Representative output:

true per-exposure delta = 1.000
true ITT effect         = 0.779
as-treated ATT          = 1.286   (biased: balancing cannot remove unobserved intent)
ITT ATT                 = 0.806   (~ true ITT effect)
CACE = ITT / gap        = 1.035   (~ true per-exposure delta)

The as-treated estimate overstates the per-exposure effect by ~29% even though balancing drives every standardized mean difference on age and income below 1e-3 – the leftover bias is the unobserved intent. ITT lands on the diluted campaign effect, and the Wald ratio recovers the per-exposure effect while never breaking randomization. The lesson is the boundary of the method: MicroSynth removes imbalance on the covariates you give it; it is the estimand (ITT, CACE), not the balancing, that handles non-compliance and unobserved selection.

References#

Robbins, M.W., & Davenport, S. (2021). “microsynth: Synthetic Control Methods for Disaggregated and Micro-Level Data in R.” Journal of Statistical Software 97(2):1-31.

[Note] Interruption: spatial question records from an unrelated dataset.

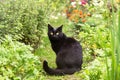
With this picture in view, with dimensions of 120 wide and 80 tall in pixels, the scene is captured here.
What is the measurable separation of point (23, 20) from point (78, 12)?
2.46 meters

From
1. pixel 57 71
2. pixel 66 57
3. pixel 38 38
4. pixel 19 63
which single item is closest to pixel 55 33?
pixel 38 38

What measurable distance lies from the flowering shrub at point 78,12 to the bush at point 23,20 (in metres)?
1.63

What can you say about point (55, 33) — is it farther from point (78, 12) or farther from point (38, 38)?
point (78, 12)

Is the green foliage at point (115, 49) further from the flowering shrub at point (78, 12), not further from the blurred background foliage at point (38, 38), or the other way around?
the flowering shrub at point (78, 12)

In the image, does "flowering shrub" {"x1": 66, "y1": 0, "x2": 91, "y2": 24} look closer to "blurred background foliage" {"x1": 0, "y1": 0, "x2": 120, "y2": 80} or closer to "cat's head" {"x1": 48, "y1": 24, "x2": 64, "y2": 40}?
"blurred background foliage" {"x1": 0, "y1": 0, "x2": 120, "y2": 80}

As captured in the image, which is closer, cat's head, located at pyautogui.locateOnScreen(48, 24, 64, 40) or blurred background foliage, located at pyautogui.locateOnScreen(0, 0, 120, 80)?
blurred background foliage, located at pyautogui.locateOnScreen(0, 0, 120, 80)

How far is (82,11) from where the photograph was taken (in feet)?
30.4

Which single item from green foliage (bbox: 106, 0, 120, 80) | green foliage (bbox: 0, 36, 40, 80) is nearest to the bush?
green foliage (bbox: 0, 36, 40, 80)

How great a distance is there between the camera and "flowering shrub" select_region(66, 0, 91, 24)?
337 inches

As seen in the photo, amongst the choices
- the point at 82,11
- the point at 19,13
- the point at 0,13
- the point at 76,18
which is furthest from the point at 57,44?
the point at 82,11

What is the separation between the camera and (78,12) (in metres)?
8.65

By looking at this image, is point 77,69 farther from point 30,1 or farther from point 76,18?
point 76,18

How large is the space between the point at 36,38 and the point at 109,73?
4.17m

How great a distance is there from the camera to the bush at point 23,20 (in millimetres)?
5645
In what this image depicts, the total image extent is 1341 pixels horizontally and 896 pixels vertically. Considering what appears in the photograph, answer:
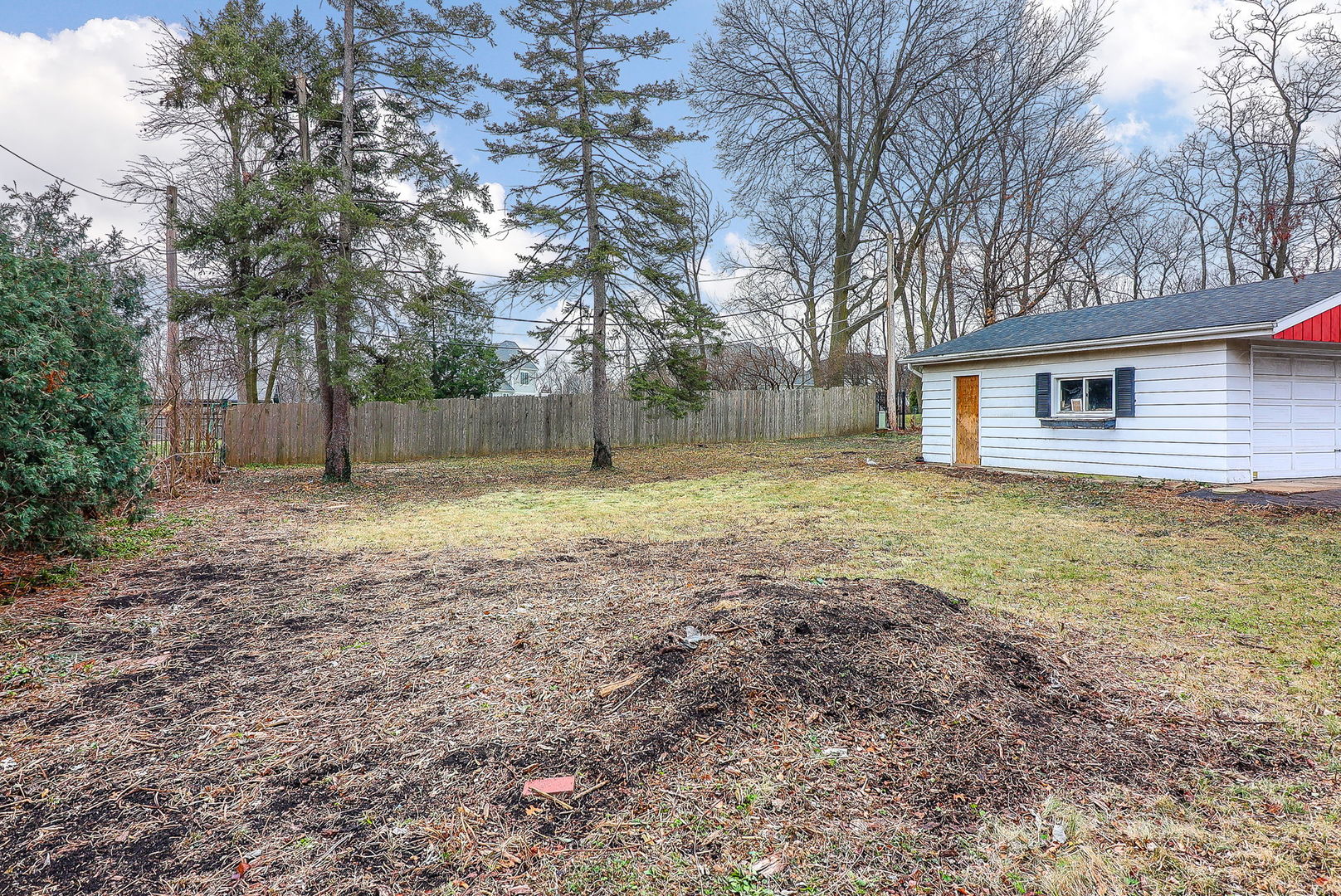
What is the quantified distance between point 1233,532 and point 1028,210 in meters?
16.1

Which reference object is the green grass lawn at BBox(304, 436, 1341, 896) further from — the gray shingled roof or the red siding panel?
the red siding panel

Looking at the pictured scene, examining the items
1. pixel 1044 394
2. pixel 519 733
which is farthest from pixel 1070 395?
pixel 519 733

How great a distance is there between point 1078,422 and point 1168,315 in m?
1.95

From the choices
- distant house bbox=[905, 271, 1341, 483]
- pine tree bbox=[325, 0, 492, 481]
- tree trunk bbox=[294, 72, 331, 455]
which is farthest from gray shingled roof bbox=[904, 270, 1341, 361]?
tree trunk bbox=[294, 72, 331, 455]

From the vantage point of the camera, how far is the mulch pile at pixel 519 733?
6.26ft

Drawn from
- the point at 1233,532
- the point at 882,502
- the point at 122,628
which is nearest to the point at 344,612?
the point at 122,628

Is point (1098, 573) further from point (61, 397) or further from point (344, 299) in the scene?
point (344, 299)

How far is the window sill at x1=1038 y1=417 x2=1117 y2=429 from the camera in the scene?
993 centimetres

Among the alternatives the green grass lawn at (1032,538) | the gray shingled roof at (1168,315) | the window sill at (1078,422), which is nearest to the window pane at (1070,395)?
the window sill at (1078,422)

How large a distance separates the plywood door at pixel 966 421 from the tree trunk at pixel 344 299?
427 inches

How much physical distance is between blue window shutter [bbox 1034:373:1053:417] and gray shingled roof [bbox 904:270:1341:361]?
614 mm

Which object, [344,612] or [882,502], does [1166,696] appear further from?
[882,502]

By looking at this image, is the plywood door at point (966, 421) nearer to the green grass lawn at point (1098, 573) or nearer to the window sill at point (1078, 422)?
the window sill at point (1078, 422)

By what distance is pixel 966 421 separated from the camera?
12516mm
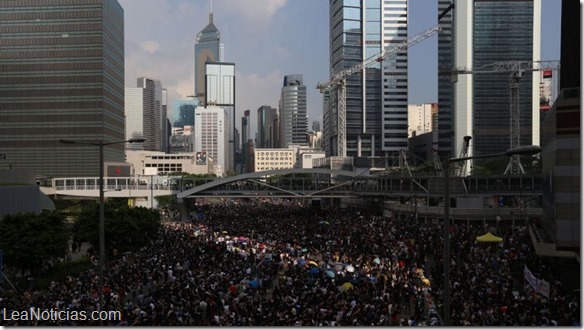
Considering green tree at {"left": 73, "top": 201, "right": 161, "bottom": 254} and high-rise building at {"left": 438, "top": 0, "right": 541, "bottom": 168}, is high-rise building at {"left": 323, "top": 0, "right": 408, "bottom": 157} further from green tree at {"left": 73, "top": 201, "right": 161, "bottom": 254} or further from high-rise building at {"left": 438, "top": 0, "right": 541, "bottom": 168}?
green tree at {"left": 73, "top": 201, "right": 161, "bottom": 254}

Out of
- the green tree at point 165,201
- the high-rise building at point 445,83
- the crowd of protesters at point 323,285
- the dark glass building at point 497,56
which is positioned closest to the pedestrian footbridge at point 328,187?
the green tree at point 165,201

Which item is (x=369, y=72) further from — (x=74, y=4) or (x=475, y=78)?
(x=74, y=4)

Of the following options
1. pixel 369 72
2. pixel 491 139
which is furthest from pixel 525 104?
pixel 369 72

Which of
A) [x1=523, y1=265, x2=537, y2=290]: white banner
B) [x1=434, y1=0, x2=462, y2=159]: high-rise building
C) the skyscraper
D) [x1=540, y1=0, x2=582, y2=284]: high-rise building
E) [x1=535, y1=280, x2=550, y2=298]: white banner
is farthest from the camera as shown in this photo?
the skyscraper

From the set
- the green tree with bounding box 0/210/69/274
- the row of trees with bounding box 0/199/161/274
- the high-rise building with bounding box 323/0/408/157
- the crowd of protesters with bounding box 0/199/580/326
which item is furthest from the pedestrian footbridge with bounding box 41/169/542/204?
the high-rise building with bounding box 323/0/408/157

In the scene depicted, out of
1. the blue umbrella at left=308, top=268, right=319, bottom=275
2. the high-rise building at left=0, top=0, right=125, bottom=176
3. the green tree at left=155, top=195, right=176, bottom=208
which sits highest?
the high-rise building at left=0, top=0, right=125, bottom=176
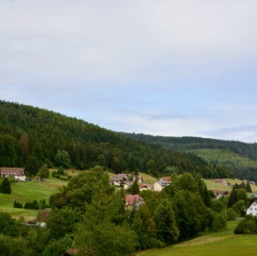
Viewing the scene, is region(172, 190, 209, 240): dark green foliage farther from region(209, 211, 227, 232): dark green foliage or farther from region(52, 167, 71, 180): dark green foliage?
region(52, 167, 71, 180): dark green foliage

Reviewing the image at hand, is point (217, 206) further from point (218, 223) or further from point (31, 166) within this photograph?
point (31, 166)

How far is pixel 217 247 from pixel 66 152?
9106 centimetres

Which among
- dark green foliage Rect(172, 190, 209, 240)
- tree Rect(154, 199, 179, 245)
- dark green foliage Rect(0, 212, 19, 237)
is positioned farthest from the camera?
dark green foliage Rect(172, 190, 209, 240)

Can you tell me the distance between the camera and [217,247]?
53.7 metres

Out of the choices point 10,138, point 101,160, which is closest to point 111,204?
point 10,138

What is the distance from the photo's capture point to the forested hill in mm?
125062

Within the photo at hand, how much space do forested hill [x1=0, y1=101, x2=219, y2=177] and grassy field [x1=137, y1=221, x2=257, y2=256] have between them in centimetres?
6451

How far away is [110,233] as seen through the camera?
128 ft

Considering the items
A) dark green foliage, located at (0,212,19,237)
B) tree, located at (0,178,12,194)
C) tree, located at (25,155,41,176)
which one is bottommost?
dark green foliage, located at (0,212,19,237)

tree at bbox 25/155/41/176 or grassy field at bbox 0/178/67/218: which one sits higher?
tree at bbox 25/155/41/176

Robbins, M.W., Saunders, J., & Kilmer, B. (2017). “A Framework for Synthetic Control Methods With High-Dimensional, Micro-Level Data: Evaluating a Neighborhood-Specific Crime Intervention.” Journal of the American Statistical Association 112(517):109-126.

Hainmueller, J. (2012). “Entropy Balancing for Causal Effects: A Multivariate Reweighting Method to Produce Balanced Samples in Observational Studies.” Political Analysis 20(1):25-46.

Lin, S., Xu, M., Zhang, X., Chao, S.-K., Huang, Y.-K., & Shi, X. (2023). “Balancing Approach for Causal Inference at Scale.” In Proceedings of KDD ‘23, 4485-4496. (Distributed-computing implementation for large-scale settings.)